December 2013
Google was introduced in 1998 in a paper published by Stanford graduate students Larry Page and Sergey Brin. In this paper they outlined the details behind their PageRank algorithm for calculating the importance of webpages on the internet. In its simplest form, the algorithm gives a page an importance score based off of the number of other pages that link to it. Google uses this importance score to sort the pages in their search result list, which helps eliminate junk results and bring relevant results to the top of the list.
The original Google logo from 1998!
To get into the details of the algorithm a small amount of graph theory is involved, and a larger amount of linear algebra. I gave a presentation on these details for a graph theory class I was in recently. Check out the slides here!
The PageRank algorithm is a great example of how math can be applied to solve important problems in computer science. The linear algebra and graph theory fit beautifully into solving the PageRank problem, demonstrating how well these two abstract fields can be used to model the real world.

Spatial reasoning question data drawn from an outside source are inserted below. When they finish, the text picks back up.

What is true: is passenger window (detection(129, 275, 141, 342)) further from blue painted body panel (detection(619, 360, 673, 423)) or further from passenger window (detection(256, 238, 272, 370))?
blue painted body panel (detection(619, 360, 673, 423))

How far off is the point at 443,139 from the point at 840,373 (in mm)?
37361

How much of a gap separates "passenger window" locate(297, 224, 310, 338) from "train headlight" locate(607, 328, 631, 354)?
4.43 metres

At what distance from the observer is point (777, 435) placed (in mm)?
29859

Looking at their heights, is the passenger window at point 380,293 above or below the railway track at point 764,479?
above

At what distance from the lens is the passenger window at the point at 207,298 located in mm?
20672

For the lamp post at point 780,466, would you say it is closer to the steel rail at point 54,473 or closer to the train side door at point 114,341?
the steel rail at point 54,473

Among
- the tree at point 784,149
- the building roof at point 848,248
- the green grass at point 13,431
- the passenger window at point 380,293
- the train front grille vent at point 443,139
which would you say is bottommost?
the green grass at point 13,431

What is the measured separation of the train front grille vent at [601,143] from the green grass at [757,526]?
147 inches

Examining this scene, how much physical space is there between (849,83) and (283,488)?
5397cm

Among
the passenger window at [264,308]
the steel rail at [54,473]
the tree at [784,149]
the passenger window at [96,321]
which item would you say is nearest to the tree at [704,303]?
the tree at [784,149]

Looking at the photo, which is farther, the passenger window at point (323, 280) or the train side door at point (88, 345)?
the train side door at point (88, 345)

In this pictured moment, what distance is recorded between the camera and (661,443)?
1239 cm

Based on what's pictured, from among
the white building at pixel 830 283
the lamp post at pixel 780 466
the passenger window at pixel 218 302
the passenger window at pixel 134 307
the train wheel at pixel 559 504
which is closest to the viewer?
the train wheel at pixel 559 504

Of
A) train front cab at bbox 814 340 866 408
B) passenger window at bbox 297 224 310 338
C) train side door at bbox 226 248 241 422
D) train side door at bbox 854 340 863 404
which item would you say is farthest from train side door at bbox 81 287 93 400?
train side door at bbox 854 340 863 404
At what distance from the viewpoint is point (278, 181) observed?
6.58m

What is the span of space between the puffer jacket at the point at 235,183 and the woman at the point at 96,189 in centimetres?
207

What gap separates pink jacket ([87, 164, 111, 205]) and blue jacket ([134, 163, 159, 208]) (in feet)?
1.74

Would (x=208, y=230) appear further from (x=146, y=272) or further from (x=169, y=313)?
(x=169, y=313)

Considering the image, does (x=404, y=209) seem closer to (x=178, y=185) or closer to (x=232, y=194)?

During the project I also spent some time playing with web crawlers and did some crawling of the WWU website using the Scrapy Python module. The initial goal was to perform PageRank on all the pages within the wwu.edu domain, but it turned out to be more difficult then I anticipated translating the complex hyperlink structure into a simple and complete web that would work well for PageRank. From my experience it seems gathering, cleansing, and making sense of data is rarely as quick and easy as it sounds.